Dem Beispiel der EU-Kommission folgend hat auch die südkoreanische Kartellbehörde gegen Microsoft wegen Marktmissbrauchs eine Millionenstrafe und Produktauflagen verhängt. Die Handelskommission (FTC) in Seoul ordnete am Mittwoch die Zahlung eines Bußgelds von 33 Milliarden Won (etwa 27 Millionen Euro) an. Zudem muss der weltgrößte Softwareanbieter innerhalb von 180 Tagen unterschiedliche Versionen seines Betriebssystems Windows anbieten. In einer Version muss Microsoft den Media Player und das Instant Messenger-Programm von Windows auskoppeln. Microsoft Korea kündigte rechtliche Schritte gegen die Entscheidung an.

Nach vierjährigen Ermittlungen kam die Behörde zu dem Ergebnis, dass der US-Softwarekonzern seine vorherrschende Stellung bei Betriebssystemen missbrauche, um Wettbewerber vom Markt auszuschließen.
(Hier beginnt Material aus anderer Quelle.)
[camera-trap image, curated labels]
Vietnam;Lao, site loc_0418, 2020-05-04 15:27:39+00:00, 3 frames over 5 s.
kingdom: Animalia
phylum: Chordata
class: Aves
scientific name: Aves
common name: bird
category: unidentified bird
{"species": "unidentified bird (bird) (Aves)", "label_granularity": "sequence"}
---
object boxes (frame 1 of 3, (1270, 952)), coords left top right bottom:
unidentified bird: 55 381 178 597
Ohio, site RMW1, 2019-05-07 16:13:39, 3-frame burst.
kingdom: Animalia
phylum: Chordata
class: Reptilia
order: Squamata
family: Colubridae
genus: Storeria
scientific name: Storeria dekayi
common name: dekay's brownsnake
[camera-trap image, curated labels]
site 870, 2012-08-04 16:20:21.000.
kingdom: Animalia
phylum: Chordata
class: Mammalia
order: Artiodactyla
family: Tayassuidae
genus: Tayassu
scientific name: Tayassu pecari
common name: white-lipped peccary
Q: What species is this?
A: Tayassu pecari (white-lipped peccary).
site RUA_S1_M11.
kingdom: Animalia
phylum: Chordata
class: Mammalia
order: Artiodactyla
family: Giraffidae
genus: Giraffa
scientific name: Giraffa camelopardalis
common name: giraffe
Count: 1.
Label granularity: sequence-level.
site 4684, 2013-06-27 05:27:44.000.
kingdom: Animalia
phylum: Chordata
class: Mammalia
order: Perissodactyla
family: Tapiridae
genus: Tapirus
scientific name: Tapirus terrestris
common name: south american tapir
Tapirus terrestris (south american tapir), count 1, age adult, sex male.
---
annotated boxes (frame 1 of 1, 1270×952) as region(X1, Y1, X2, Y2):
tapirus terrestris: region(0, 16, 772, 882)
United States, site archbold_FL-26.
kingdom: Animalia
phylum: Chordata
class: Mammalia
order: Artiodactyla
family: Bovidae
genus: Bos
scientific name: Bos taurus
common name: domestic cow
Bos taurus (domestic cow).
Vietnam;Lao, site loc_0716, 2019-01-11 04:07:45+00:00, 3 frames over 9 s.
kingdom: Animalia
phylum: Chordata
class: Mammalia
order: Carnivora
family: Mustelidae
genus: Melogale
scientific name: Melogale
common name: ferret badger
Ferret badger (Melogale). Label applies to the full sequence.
Durch die Bündelung von einer Reihe von Softwareanwendungen in Windows verstoße Microsoft gegen geltendes Wettbewerbsrecht. Die "Korrekturmaßnahmen" würden zehn Jahre gelten. Microsoft hatte die Vorwürfe bestritten.

Die EU-Kommission hatte den US-Konzern im März 2004 wegen ähnlicher Vorwürfe zur Zahlung eines Rekordbußgeldes von 497 Millionen Euro verurteilt. Ein Berufungsverfahren von Microsoft läuft. Die Entscheidung des FTC erfolgte trotz der friedlichen Regelung in einem Rechtsstreit zwischen Microsoft und dem südkoreanischen Internetanbieter Daum Communications. Das Unternehmen hatte Microsoft vorgeworfen, durch seine Monopolstellung den Wettbewerb zu verzerren.